Could you pick up the account of the songs Yaakov Shwekey and Yitzy Waldner wrote for Reb Sholom Mordechai Rubashkin and continue it after its last sentence?
-- TEXT BLOCK follows --
“A place called prison,” as Reb Sholom Mordechai Rubashkin referred to Otisville Federal Correctional Institution, is an unusual setting for uplifting music. It was some years ago that Yaakov Shwekey first went to visit, in the early days of Reb Sholom Mordechai’s eight-year incarceration. Overcome by emotions at seeing Reb Sholom Mordechai behind bars, Yaakov called Yitzy Waldner on the way home.
“We just have to make a song dedicated to him,” Yaakov told his composer friend. The words he chose were “Keili Keili lamah azavtani — my G-d, why have you forsaken me?” (Tehillim 22: 2). Yitzy sat down and composed a tune, but when they discussed their plans with Rabbi Pinchos Lipschutz, editor at Yated Neeman and one of Rubashkin’s close friends and supporters, he vetoed the idea.
“There is no way you can attach those words to Reb Sholom Mordechai,” he said. “He doesn’t feel abandoned by the Ribbono Shel Olam at all — he feels Hashem’s presence right there with him!”
“Lamah Azavtani” got shelved, and soon Shwekey and Waldner wrote another song dedicated to Rubashkin: the upbeat “Maamin Benissim,” an Israeli-style dance song with lyrics that translate: “I believe in miracles, I know there is a G-d and he is the Creator of the world, He hears my voice and will send my miracle. Despair is forbidden… continue to ask and keep up hope.”
-- TEXT BLOCK concluded --
-- DATA SHOWN follows --
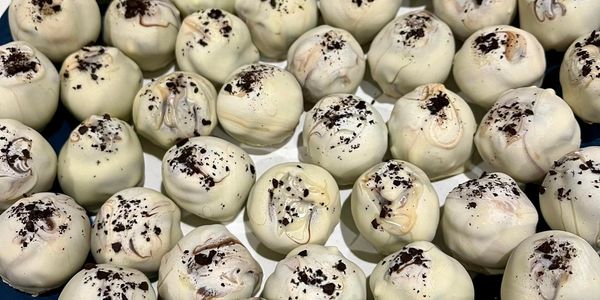 White chocolate espresso truffles. White choc covered ganache balls sprinkled with ground coffee.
-- DATA SHOWN concluded --
* EXERCISE ANSWER
“This time,” says Waldner, “we felt the message was more Reb Sholom Mordechai’s style.”
In 2017, Yaakov Shwekey returned to Otisville, this time to perform for the Jewish inmates, together with Yitzy Waldner and some friends. They set up their instruments in the prison chapel and waited for the arrival of the melancholy prisoners whom they’d come to be mechazeik. And in came a group led by “the most alive person you could imagine. He looked like a man going to his own child’s wedding,” says Waldner. “We played and sang, and Reb Sholom Mordechai sang, danced, jumped — and even did somersaults. The simchah he spread in the room was incredible. And he loved ‘Maamin Benissim.’ ”
And as he did each day of his incarceration, Reb Sholom Mordechai shared his message of “Emunah un Bitachon brengt di Geulah,” and his pithy acronym for the concept, “Alef, Beis, Gimmel.”
Yaakov Shwekey made a commitment to him that day. “When you come out of here, we’ll make a party and seudas hoda’ah in your house, and we’ll dance there.”
Not long afterward, Mrs. Leah Rubashkin reached out to Shwekey to thank him for the song. Her son Moshe, she said, fell asleep to it every night. It seemed to give him hope that his father would come home.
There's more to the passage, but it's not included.